→ **Work instruction**: Reading the data below, count the lines that carry the string "this". Give nothing but the count.

Dataset excerpts

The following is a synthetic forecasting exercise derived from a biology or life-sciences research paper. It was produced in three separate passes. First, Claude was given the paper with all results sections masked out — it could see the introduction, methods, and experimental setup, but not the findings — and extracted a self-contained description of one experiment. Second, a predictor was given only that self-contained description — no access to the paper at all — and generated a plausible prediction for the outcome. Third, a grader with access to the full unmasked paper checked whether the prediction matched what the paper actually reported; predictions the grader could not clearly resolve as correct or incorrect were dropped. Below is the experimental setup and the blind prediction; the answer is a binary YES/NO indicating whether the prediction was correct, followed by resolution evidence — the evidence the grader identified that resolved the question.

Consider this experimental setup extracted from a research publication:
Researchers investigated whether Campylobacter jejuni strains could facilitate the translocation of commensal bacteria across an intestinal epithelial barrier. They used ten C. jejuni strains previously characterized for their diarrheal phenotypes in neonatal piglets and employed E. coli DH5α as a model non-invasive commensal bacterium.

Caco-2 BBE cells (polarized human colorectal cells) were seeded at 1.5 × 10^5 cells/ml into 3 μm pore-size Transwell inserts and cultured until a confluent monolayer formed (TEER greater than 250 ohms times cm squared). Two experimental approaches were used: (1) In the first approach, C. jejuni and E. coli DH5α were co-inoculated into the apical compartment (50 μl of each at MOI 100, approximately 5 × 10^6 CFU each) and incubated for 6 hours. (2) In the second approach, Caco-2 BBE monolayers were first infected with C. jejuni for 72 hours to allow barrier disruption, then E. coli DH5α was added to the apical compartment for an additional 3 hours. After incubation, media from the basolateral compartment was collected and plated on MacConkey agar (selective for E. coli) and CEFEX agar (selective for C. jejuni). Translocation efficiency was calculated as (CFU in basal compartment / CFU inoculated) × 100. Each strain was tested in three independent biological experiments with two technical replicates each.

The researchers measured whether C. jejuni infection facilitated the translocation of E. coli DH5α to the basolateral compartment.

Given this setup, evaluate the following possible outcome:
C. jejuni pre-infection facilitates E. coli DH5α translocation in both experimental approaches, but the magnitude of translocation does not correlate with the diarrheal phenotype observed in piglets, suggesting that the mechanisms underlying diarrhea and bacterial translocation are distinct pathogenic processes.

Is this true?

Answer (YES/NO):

→ **Result**: 3